July 21, 2008 at 12:09 AM  
Blogger MWR said...

Oh, re dignity of Portland mayors, the bar is not set very high. Ask any owner of an "Expose Yourself to Art" poster, or one of the Goldschmidts' former babysitters.

July 21, 2008 at 12:11 AM  
Anonymous Anonymous said...

Point taken on the dignity of Portland's mayors. I guess I probably should have expected that he would sound Gen-X-y, but it still struck me as funny.

I disagree with you on the parked-car door issue. On streets with bike lanes, opened car doors frequently extend right into the middle of the lane. And where there aren't bike lanes, I'm fairly sure that bikes are supposed to ride as far to the right as possible, again putting them on a collision course with opening car doors. I know I always look in my side mirror before opening my door to make sure I don't unseat an approaching cyclist.

Overall, I'm much more attuned to the needs of cyclists because my husband is a bike commuter. And most cyclists in Portland are very good about obeying the rules of the road--stopping (or at least slowing way way down) at stop signs, signaling turns, etc.

It is interesting that in the three recent incidents I described, the motorist chiders (surely euphemistic as applied to their actual behavior) were people who are serious about biking and were, in a sense, policing the community of which they are a part. It just wouldn't have been as newsworthy if they'd been on their bikes at the time. As I recall, there was also alcohol involved in all of the incidents.

July 21, 2008 at 1:12 PM  
Blogger MWR said...

I would be surprised if seriousness about bicycling were not often accompanied, in a place like Portland, by a degree of self-righteousness.

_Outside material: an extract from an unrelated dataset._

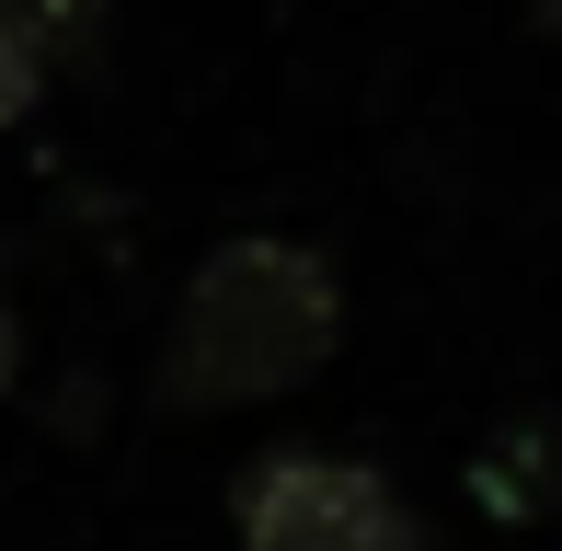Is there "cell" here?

Really, I've lost track of what the status of bicycles is supposed to be. Are they supposed to follow all the rules of the road, including keeping right as slow-moving vehicles to enable faster drivers to pass? Maybe they need those triangle signs on the back, like tractors (everyone respects tractors!). There's no question that most riders take advantage of their small profile whenever it suits them, cutting up to the front of lines of cars at stop signs, etc.